**** Source data ****

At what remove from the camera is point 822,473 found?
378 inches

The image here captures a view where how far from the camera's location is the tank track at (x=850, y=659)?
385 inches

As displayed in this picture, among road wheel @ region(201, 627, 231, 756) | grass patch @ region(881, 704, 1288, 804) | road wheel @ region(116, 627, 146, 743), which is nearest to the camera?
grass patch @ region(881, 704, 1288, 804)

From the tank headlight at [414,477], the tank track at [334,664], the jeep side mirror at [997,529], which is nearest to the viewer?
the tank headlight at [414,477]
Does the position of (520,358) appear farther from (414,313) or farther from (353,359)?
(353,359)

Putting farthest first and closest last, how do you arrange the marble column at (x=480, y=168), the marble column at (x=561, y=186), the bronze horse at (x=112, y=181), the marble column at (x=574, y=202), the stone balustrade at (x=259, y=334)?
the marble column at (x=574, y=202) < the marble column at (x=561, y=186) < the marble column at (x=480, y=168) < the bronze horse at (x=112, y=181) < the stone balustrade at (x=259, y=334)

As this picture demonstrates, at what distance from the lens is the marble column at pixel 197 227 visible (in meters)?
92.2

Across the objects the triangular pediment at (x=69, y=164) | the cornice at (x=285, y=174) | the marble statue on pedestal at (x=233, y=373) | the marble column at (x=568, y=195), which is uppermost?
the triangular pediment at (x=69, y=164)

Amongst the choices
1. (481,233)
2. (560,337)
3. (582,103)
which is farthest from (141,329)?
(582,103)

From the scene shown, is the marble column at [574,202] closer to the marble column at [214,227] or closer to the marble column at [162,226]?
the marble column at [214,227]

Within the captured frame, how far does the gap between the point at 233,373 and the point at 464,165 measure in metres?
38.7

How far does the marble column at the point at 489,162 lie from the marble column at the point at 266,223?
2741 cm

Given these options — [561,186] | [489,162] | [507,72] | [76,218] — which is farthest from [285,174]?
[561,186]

****

Problem requirements: Return the line that contains "The image here" along with every line after it through the end of the entries, exactly, adding nothing.

Answer to the exercise:
The image here captures a view where how far from the camera's location is the tank track at (x=850, y=659)?
385 inches

As displayed in this picture, among road wheel @ region(201, 627, 231, 756) | grass patch @ region(881, 704, 1288, 804) | road wheel @ region(116, 627, 146, 743), which is nearest to the camera?
grass patch @ region(881, 704, 1288, 804)

From the tank headlight at [414,477], the tank track at [334,664], the jeep side mirror at [997,529], which is nearest to the viewer?
the tank headlight at [414,477]
Does the position of (520,358) appear farther from (414,313) or farther from (353,359)?
(353,359)

Putting farthest first and closest last, how do you arrange the marble column at (x=480, y=168), the marble column at (x=561, y=186), the bronze horse at (x=112, y=181), the marble column at (x=574, y=202), the stone balustrade at (x=259, y=334)?
the marble column at (x=574, y=202) < the marble column at (x=561, y=186) < the marble column at (x=480, y=168) < the bronze horse at (x=112, y=181) < the stone balustrade at (x=259, y=334)

As this picture demonstrates, at what distance from the lens is the marble column at pixel 197 227 visible (in meters)?
92.2

Across the objects the triangular pediment at (x=69, y=164) | the cornice at (x=285, y=174) | the marble statue on pedestal at (x=233, y=373) | the marble column at (x=568, y=195), which is uppermost?
the triangular pediment at (x=69, y=164)

Amongst the choices
1. (481,233)
2. (560,337)
3. (582,103)
which is farthest from (141,329)?
(582,103)

From the scene shown, is the marble column at [574,202] closer to the marble column at [214,227] or closer to the marble column at [162,226]?
the marble column at [214,227]

Within the captured frame, how far does the gap between the point at 233,373 and the point at 464,165 measure in metres?
38.7

How far does the marble column at the point at 489,162 lie from the marble column at the point at 266,223?
2741 cm

Given these options — [561,186] | [489,162] | [507,72] | [76,218] — which is farthest from [285,174]?
[561,186]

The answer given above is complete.